Market stable as the festive season nears
December 10, 2015
The PKE market remains delicately balanced between ongoing talk of the El Nino drought and tight cash flow on farm. However, given that the logistics are largely planned 2 - 3 months in advance and the supply side of the equation is largely set into March only a flurry of farmer buying in the interim will unbalance the relatively orderly market place.
The big unknown this year is the influence of cash flow over farming expenditure decisions. Undoubtedly, farm cash flow is the tightest it has been for many years. Feedback from the farm suggests that a slowdown in supplementary feed use may be under way, however this is not reflected in PKE import stats. Approximately 2.1 MMT of PKE was imported over 2015 which is virtually identical to 2014. In addition product movement out of store reflects steady supplementary feed use as per previous years. There is no doubt however that a lot of farms have made fundamental changes to stocking rates and altered the ration to cater for less expensive commodity alternatives. PKE prices continue to range from $215 - $240 depending on timeframe.

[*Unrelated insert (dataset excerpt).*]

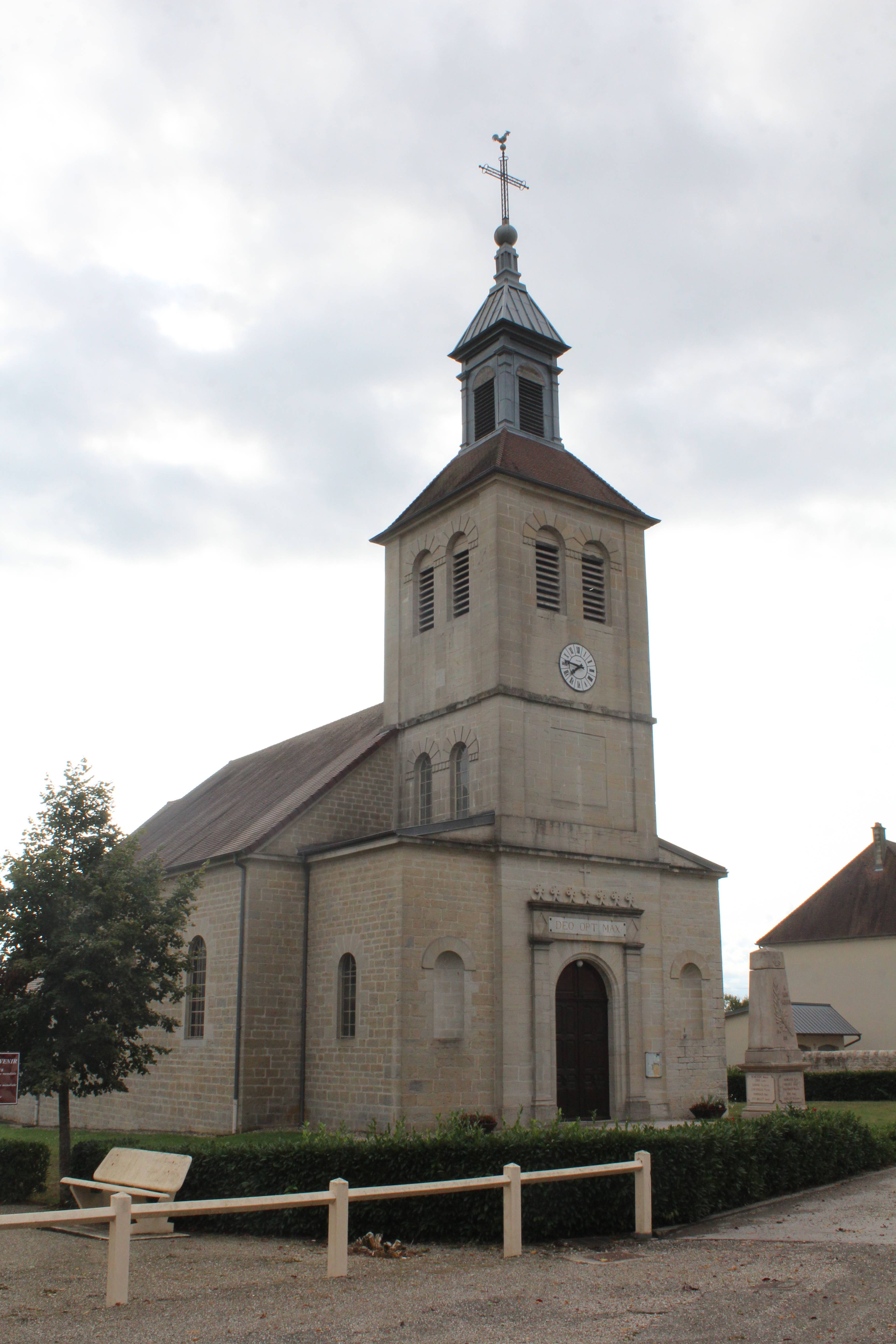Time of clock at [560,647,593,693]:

The Monsoon rains coincide with seasonal lows in production. Therefore crushers are not pressured to move product which allows them to hold prices for longer. Large scale bush fires throughout south east Asia have not only caused haze issues but the flow on impact of reduced photosynthesis and potentially lower fresh fruit bunch (FFB) yields at the plantation. At this stage, expectation remains that 2016 production will be similar to 2015. Low season of production is January – March with a slight increase into April – June.
Europe continues to see an overall increase in milk production in the post quota era as countries look to position themselves as the most efficient producers in the region. Often the response to low prices is to produce more to dilute the fixed costs per unit. In addition, the region remains well supplied with cheap feed crops. Europe has increased the use of PKE usage in 2015 vs 2014.
Other commodities continue to remain soft as abundant supplies persist. The chart below shows that CBOT corn (maize). The Australian winter crop harvest is drawing to a close. ABARE are reporting reasonable production estimates – wheat 23.9m mt, and barley at 8.2m mt. The upcoming sorghum crop (harvest Feb-June 16) is forecasted at about 2.0m mt as NNSW and Qld experience a solid start to the growing window.